Some Kind of Happiness

Some Kind of Happiness by Claire Legrand
374 pages
Published by Harcourt, 2016
Genre: Children’s literature
Rating: 4 out of 5 stars
Re-readability: I’m not sure if I would revisit this one.


Reviewed by Indiana

Finley Hart has got a lot going on and most of it is all out of her control.

Her parents are on the rocks (and basically refuse to talk about it with her . . . not that she would really want to talk about it with them anyway). She’s being sent to live with her grandparents for the summer (who she has never met before and doesn’t know anything about).

The one place she can control is the Everwood.

It’s a world she’s created in her notebook, which she is always scribbling in. At first, the Everwood helps her befriend her cousins (of which there are many) and her mysterious new neighbors (who she has been instructed to not speak to).

But soon things come undone both inside and outside the Everwood and Finely must come to terms with why she created the world in the first place and figure out why her family was torn apart in the first place.

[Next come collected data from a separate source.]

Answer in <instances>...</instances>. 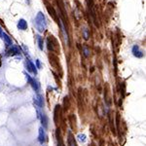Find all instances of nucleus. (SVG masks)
<instances>
[{
	"mask_svg": "<svg viewBox=\"0 0 146 146\" xmlns=\"http://www.w3.org/2000/svg\"><path fill=\"white\" fill-rule=\"evenodd\" d=\"M60 25H62V31L63 34V38H64V42L66 45H68V44H69V42H68V35H67V32L65 31V27L62 23V21H60Z\"/></svg>",
	"mask_w": 146,
	"mask_h": 146,
	"instance_id": "8",
	"label": "nucleus"
},
{
	"mask_svg": "<svg viewBox=\"0 0 146 146\" xmlns=\"http://www.w3.org/2000/svg\"><path fill=\"white\" fill-rule=\"evenodd\" d=\"M109 146H112V145H111V144H110V145H109Z\"/></svg>",
	"mask_w": 146,
	"mask_h": 146,
	"instance_id": "19",
	"label": "nucleus"
},
{
	"mask_svg": "<svg viewBox=\"0 0 146 146\" xmlns=\"http://www.w3.org/2000/svg\"><path fill=\"white\" fill-rule=\"evenodd\" d=\"M27 71L33 73V74H35V75L37 74L36 66H35L34 63L32 62L31 60H27Z\"/></svg>",
	"mask_w": 146,
	"mask_h": 146,
	"instance_id": "2",
	"label": "nucleus"
},
{
	"mask_svg": "<svg viewBox=\"0 0 146 146\" xmlns=\"http://www.w3.org/2000/svg\"><path fill=\"white\" fill-rule=\"evenodd\" d=\"M41 122L42 125H43V128H47L48 127V119H47V116L45 114L41 115Z\"/></svg>",
	"mask_w": 146,
	"mask_h": 146,
	"instance_id": "10",
	"label": "nucleus"
},
{
	"mask_svg": "<svg viewBox=\"0 0 146 146\" xmlns=\"http://www.w3.org/2000/svg\"><path fill=\"white\" fill-rule=\"evenodd\" d=\"M27 81L30 83V85H31L32 88H33V90L35 92H38V90H39V84H38V82H37L35 79L31 78V77H30L29 75H27Z\"/></svg>",
	"mask_w": 146,
	"mask_h": 146,
	"instance_id": "3",
	"label": "nucleus"
},
{
	"mask_svg": "<svg viewBox=\"0 0 146 146\" xmlns=\"http://www.w3.org/2000/svg\"><path fill=\"white\" fill-rule=\"evenodd\" d=\"M27 2L28 5H29V4H30V0H27Z\"/></svg>",
	"mask_w": 146,
	"mask_h": 146,
	"instance_id": "18",
	"label": "nucleus"
},
{
	"mask_svg": "<svg viewBox=\"0 0 146 146\" xmlns=\"http://www.w3.org/2000/svg\"><path fill=\"white\" fill-rule=\"evenodd\" d=\"M0 36L2 37V39H3L4 41L6 42V44H7V45H8V46H10L11 44H12V41H11L10 37H9L8 35H7V34L5 33V32H2V33H1V35H0Z\"/></svg>",
	"mask_w": 146,
	"mask_h": 146,
	"instance_id": "9",
	"label": "nucleus"
},
{
	"mask_svg": "<svg viewBox=\"0 0 146 146\" xmlns=\"http://www.w3.org/2000/svg\"><path fill=\"white\" fill-rule=\"evenodd\" d=\"M37 41H38L39 49H40V50H43V48H44V42H43V39H42V37L37 36Z\"/></svg>",
	"mask_w": 146,
	"mask_h": 146,
	"instance_id": "12",
	"label": "nucleus"
},
{
	"mask_svg": "<svg viewBox=\"0 0 146 146\" xmlns=\"http://www.w3.org/2000/svg\"><path fill=\"white\" fill-rule=\"evenodd\" d=\"M133 55L136 56V58H142L143 56V53L140 51L139 47L137 45H135L133 47Z\"/></svg>",
	"mask_w": 146,
	"mask_h": 146,
	"instance_id": "4",
	"label": "nucleus"
},
{
	"mask_svg": "<svg viewBox=\"0 0 146 146\" xmlns=\"http://www.w3.org/2000/svg\"><path fill=\"white\" fill-rule=\"evenodd\" d=\"M82 33H83V36H84L85 40L89 39V37H90V32H89V30L87 29V28H84L83 31H82Z\"/></svg>",
	"mask_w": 146,
	"mask_h": 146,
	"instance_id": "13",
	"label": "nucleus"
},
{
	"mask_svg": "<svg viewBox=\"0 0 146 146\" xmlns=\"http://www.w3.org/2000/svg\"><path fill=\"white\" fill-rule=\"evenodd\" d=\"M34 103H35V105H37L38 107H41L42 105H43V103H44L43 96H42L41 95L35 96V98H34Z\"/></svg>",
	"mask_w": 146,
	"mask_h": 146,
	"instance_id": "6",
	"label": "nucleus"
},
{
	"mask_svg": "<svg viewBox=\"0 0 146 146\" xmlns=\"http://www.w3.org/2000/svg\"><path fill=\"white\" fill-rule=\"evenodd\" d=\"M34 25H35V27H36L37 29H38V31H40V32H43L44 30L46 29L47 21H46V18H45V16H44L43 13L39 12V13L37 14L36 17H35Z\"/></svg>",
	"mask_w": 146,
	"mask_h": 146,
	"instance_id": "1",
	"label": "nucleus"
},
{
	"mask_svg": "<svg viewBox=\"0 0 146 146\" xmlns=\"http://www.w3.org/2000/svg\"><path fill=\"white\" fill-rule=\"evenodd\" d=\"M38 140L40 143H44L46 140V133L44 131V128L39 129V135H38Z\"/></svg>",
	"mask_w": 146,
	"mask_h": 146,
	"instance_id": "5",
	"label": "nucleus"
},
{
	"mask_svg": "<svg viewBox=\"0 0 146 146\" xmlns=\"http://www.w3.org/2000/svg\"><path fill=\"white\" fill-rule=\"evenodd\" d=\"M83 52H84V56H90V49H89L87 46L83 47Z\"/></svg>",
	"mask_w": 146,
	"mask_h": 146,
	"instance_id": "15",
	"label": "nucleus"
},
{
	"mask_svg": "<svg viewBox=\"0 0 146 146\" xmlns=\"http://www.w3.org/2000/svg\"><path fill=\"white\" fill-rule=\"evenodd\" d=\"M68 146H77L76 141L71 135H69V136H68Z\"/></svg>",
	"mask_w": 146,
	"mask_h": 146,
	"instance_id": "11",
	"label": "nucleus"
},
{
	"mask_svg": "<svg viewBox=\"0 0 146 146\" xmlns=\"http://www.w3.org/2000/svg\"><path fill=\"white\" fill-rule=\"evenodd\" d=\"M18 28H19V29H21V30H25L27 28V23L25 22L23 19L20 20V21H19V23H18Z\"/></svg>",
	"mask_w": 146,
	"mask_h": 146,
	"instance_id": "7",
	"label": "nucleus"
},
{
	"mask_svg": "<svg viewBox=\"0 0 146 146\" xmlns=\"http://www.w3.org/2000/svg\"><path fill=\"white\" fill-rule=\"evenodd\" d=\"M77 138H78V140L81 141V142H85V141H86V135H85L84 133H79V135H77Z\"/></svg>",
	"mask_w": 146,
	"mask_h": 146,
	"instance_id": "14",
	"label": "nucleus"
},
{
	"mask_svg": "<svg viewBox=\"0 0 146 146\" xmlns=\"http://www.w3.org/2000/svg\"><path fill=\"white\" fill-rule=\"evenodd\" d=\"M9 53H11L12 55H17V54L20 53V51H19L18 49L16 48V47H12V48H11V50L9 51Z\"/></svg>",
	"mask_w": 146,
	"mask_h": 146,
	"instance_id": "16",
	"label": "nucleus"
},
{
	"mask_svg": "<svg viewBox=\"0 0 146 146\" xmlns=\"http://www.w3.org/2000/svg\"><path fill=\"white\" fill-rule=\"evenodd\" d=\"M36 64H37V67L36 68H41V64H40V62L38 60H36Z\"/></svg>",
	"mask_w": 146,
	"mask_h": 146,
	"instance_id": "17",
	"label": "nucleus"
}]
</instances>
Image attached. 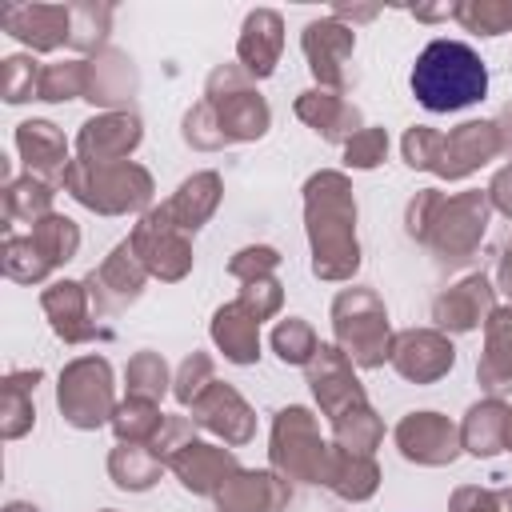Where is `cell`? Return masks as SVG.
<instances>
[{
    "mask_svg": "<svg viewBox=\"0 0 512 512\" xmlns=\"http://www.w3.org/2000/svg\"><path fill=\"white\" fill-rule=\"evenodd\" d=\"M28 236H32V244L44 252V260H48L52 268H64V264L80 252V228H76V220L64 216V212H52V216L36 220Z\"/></svg>",
    "mask_w": 512,
    "mask_h": 512,
    "instance_id": "obj_35",
    "label": "cell"
},
{
    "mask_svg": "<svg viewBox=\"0 0 512 512\" xmlns=\"http://www.w3.org/2000/svg\"><path fill=\"white\" fill-rule=\"evenodd\" d=\"M208 336H212V344L224 352L228 364L248 368V364L260 360V324H256L236 300H228V304H220V308L212 312Z\"/></svg>",
    "mask_w": 512,
    "mask_h": 512,
    "instance_id": "obj_29",
    "label": "cell"
},
{
    "mask_svg": "<svg viewBox=\"0 0 512 512\" xmlns=\"http://www.w3.org/2000/svg\"><path fill=\"white\" fill-rule=\"evenodd\" d=\"M0 264H4V276L16 280V284H44V280L56 272V268L44 260V252L32 244V236H16V232L4 236Z\"/></svg>",
    "mask_w": 512,
    "mask_h": 512,
    "instance_id": "obj_39",
    "label": "cell"
},
{
    "mask_svg": "<svg viewBox=\"0 0 512 512\" xmlns=\"http://www.w3.org/2000/svg\"><path fill=\"white\" fill-rule=\"evenodd\" d=\"M128 244L140 256V264L148 268V276H156L164 284H176V280H184L192 272V260H196L192 256V236L172 224V216H168L164 204H152L136 220Z\"/></svg>",
    "mask_w": 512,
    "mask_h": 512,
    "instance_id": "obj_10",
    "label": "cell"
},
{
    "mask_svg": "<svg viewBox=\"0 0 512 512\" xmlns=\"http://www.w3.org/2000/svg\"><path fill=\"white\" fill-rule=\"evenodd\" d=\"M84 92H88V60H56V64H44L36 100L64 104V100H84Z\"/></svg>",
    "mask_w": 512,
    "mask_h": 512,
    "instance_id": "obj_41",
    "label": "cell"
},
{
    "mask_svg": "<svg viewBox=\"0 0 512 512\" xmlns=\"http://www.w3.org/2000/svg\"><path fill=\"white\" fill-rule=\"evenodd\" d=\"M72 8V40L68 48L76 52H104L108 48V32H112V4H96V0H80V4H68Z\"/></svg>",
    "mask_w": 512,
    "mask_h": 512,
    "instance_id": "obj_38",
    "label": "cell"
},
{
    "mask_svg": "<svg viewBox=\"0 0 512 512\" xmlns=\"http://www.w3.org/2000/svg\"><path fill=\"white\" fill-rule=\"evenodd\" d=\"M40 368H12L0 384V432L4 440H20L32 432L36 424V404H32V392L40 384Z\"/></svg>",
    "mask_w": 512,
    "mask_h": 512,
    "instance_id": "obj_32",
    "label": "cell"
},
{
    "mask_svg": "<svg viewBox=\"0 0 512 512\" xmlns=\"http://www.w3.org/2000/svg\"><path fill=\"white\" fill-rule=\"evenodd\" d=\"M236 304H240L256 324H264V320H272V316L284 308V288H280L276 276H260V280H248V284L240 288Z\"/></svg>",
    "mask_w": 512,
    "mask_h": 512,
    "instance_id": "obj_46",
    "label": "cell"
},
{
    "mask_svg": "<svg viewBox=\"0 0 512 512\" xmlns=\"http://www.w3.org/2000/svg\"><path fill=\"white\" fill-rule=\"evenodd\" d=\"M504 428H508V404L500 396L476 400L460 420V444H464V452L492 460L504 452Z\"/></svg>",
    "mask_w": 512,
    "mask_h": 512,
    "instance_id": "obj_31",
    "label": "cell"
},
{
    "mask_svg": "<svg viewBox=\"0 0 512 512\" xmlns=\"http://www.w3.org/2000/svg\"><path fill=\"white\" fill-rule=\"evenodd\" d=\"M456 20L472 36H500L512 32V0H460Z\"/></svg>",
    "mask_w": 512,
    "mask_h": 512,
    "instance_id": "obj_43",
    "label": "cell"
},
{
    "mask_svg": "<svg viewBox=\"0 0 512 512\" xmlns=\"http://www.w3.org/2000/svg\"><path fill=\"white\" fill-rule=\"evenodd\" d=\"M500 148V132L496 120H464L452 132H436L428 124H412L400 136V156L408 168L416 172H432L440 180H464L476 168H484L488 160H496Z\"/></svg>",
    "mask_w": 512,
    "mask_h": 512,
    "instance_id": "obj_5",
    "label": "cell"
},
{
    "mask_svg": "<svg viewBox=\"0 0 512 512\" xmlns=\"http://www.w3.org/2000/svg\"><path fill=\"white\" fill-rule=\"evenodd\" d=\"M0 28L32 52H56L72 40V8L68 4H4Z\"/></svg>",
    "mask_w": 512,
    "mask_h": 512,
    "instance_id": "obj_20",
    "label": "cell"
},
{
    "mask_svg": "<svg viewBox=\"0 0 512 512\" xmlns=\"http://www.w3.org/2000/svg\"><path fill=\"white\" fill-rule=\"evenodd\" d=\"M168 468H172V476L180 480L184 492H192V496H216L220 484L240 468V460H236V452L228 444L192 440V444H184L168 460Z\"/></svg>",
    "mask_w": 512,
    "mask_h": 512,
    "instance_id": "obj_23",
    "label": "cell"
},
{
    "mask_svg": "<svg viewBox=\"0 0 512 512\" xmlns=\"http://www.w3.org/2000/svg\"><path fill=\"white\" fill-rule=\"evenodd\" d=\"M144 284H148V268L140 264V256L132 252L128 240H120L88 276H84V288H88V300L96 308V316H116L124 308H132L140 296H144Z\"/></svg>",
    "mask_w": 512,
    "mask_h": 512,
    "instance_id": "obj_11",
    "label": "cell"
},
{
    "mask_svg": "<svg viewBox=\"0 0 512 512\" xmlns=\"http://www.w3.org/2000/svg\"><path fill=\"white\" fill-rule=\"evenodd\" d=\"M16 152L28 168V176H40L52 188H64L72 160H68V140L52 120H20L16 124Z\"/></svg>",
    "mask_w": 512,
    "mask_h": 512,
    "instance_id": "obj_25",
    "label": "cell"
},
{
    "mask_svg": "<svg viewBox=\"0 0 512 512\" xmlns=\"http://www.w3.org/2000/svg\"><path fill=\"white\" fill-rule=\"evenodd\" d=\"M332 336L356 368H384V360H392L396 332L384 300L372 288H344L332 300Z\"/></svg>",
    "mask_w": 512,
    "mask_h": 512,
    "instance_id": "obj_7",
    "label": "cell"
},
{
    "mask_svg": "<svg viewBox=\"0 0 512 512\" xmlns=\"http://www.w3.org/2000/svg\"><path fill=\"white\" fill-rule=\"evenodd\" d=\"M268 128H272V108L240 64H216L204 80V96L180 120V136L196 152L248 144L260 140Z\"/></svg>",
    "mask_w": 512,
    "mask_h": 512,
    "instance_id": "obj_1",
    "label": "cell"
},
{
    "mask_svg": "<svg viewBox=\"0 0 512 512\" xmlns=\"http://www.w3.org/2000/svg\"><path fill=\"white\" fill-rule=\"evenodd\" d=\"M212 500L216 512H284L292 484L272 468H236Z\"/></svg>",
    "mask_w": 512,
    "mask_h": 512,
    "instance_id": "obj_21",
    "label": "cell"
},
{
    "mask_svg": "<svg viewBox=\"0 0 512 512\" xmlns=\"http://www.w3.org/2000/svg\"><path fill=\"white\" fill-rule=\"evenodd\" d=\"M304 232L312 248V276L316 280H352L360 268V240H356V196L344 172L320 168L304 180Z\"/></svg>",
    "mask_w": 512,
    "mask_h": 512,
    "instance_id": "obj_2",
    "label": "cell"
},
{
    "mask_svg": "<svg viewBox=\"0 0 512 512\" xmlns=\"http://www.w3.org/2000/svg\"><path fill=\"white\" fill-rule=\"evenodd\" d=\"M212 380H216V360H212L208 352H192V356H184V364H180L176 376H172V396H176V404L188 408Z\"/></svg>",
    "mask_w": 512,
    "mask_h": 512,
    "instance_id": "obj_45",
    "label": "cell"
},
{
    "mask_svg": "<svg viewBox=\"0 0 512 512\" xmlns=\"http://www.w3.org/2000/svg\"><path fill=\"white\" fill-rule=\"evenodd\" d=\"M416 20H456V4H428V8H412Z\"/></svg>",
    "mask_w": 512,
    "mask_h": 512,
    "instance_id": "obj_54",
    "label": "cell"
},
{
    "mask_svg": "<svg viewBox=\"0 0 512 512\" xmlns=\"http://www.w3.org/2000/svg\"><path fill=\"white\" fill-rule=\"evenodd\" d=\"M408 84H412L416 104H424L428 112H460V108L484 100L488 68L472 44L440 36V40L424 44V52L416 56Z\"/></svg>",
    "mask_w": 512,
    "mask_h": 512,
    "instance_id": "obj_4",
    "label": "cell"
},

This was a solidly written children’s book. I really enjoyed getting to know Finley’s character, first as a shy girl who was trying to be brave and come to terms with her life being flipped upside down. And then as an adventurous wanderer who could spot a genuine person a mile away. I’m not sure I’ve ever read a children’s book where the protagonist has depression or anxiety (though I’m sure those narratives exist). I feel like those topics are usually reserved for young adult fiction and it was almost refreshing to see it discussed in a children’s book. Legrand even delves into therapy and getting treatment, which I can imagine may seem terrifying for many children reading the book.

Legrand was careful to weave the family mystery into the mystery of this clearly burnt and decrepit house that Finley and her cousins find at the start of the book. While hints are planted throughout the book as to how the house got to be in that state, she doesn’t quite make it clear until the end how it all ties back into the reason the Hart family were so splintered.

At face value, it seems like this book is comparable to The Bridge to Terabithia. But that doesn’t quite seem like a fair comparison, given all the other interesting elements that the book contains: mental illness, a mysterious house, a splintered family, etc. The Everwood is an important part of it, but it’s only one sliver.

What are some of your favorite children’s literature mysteries?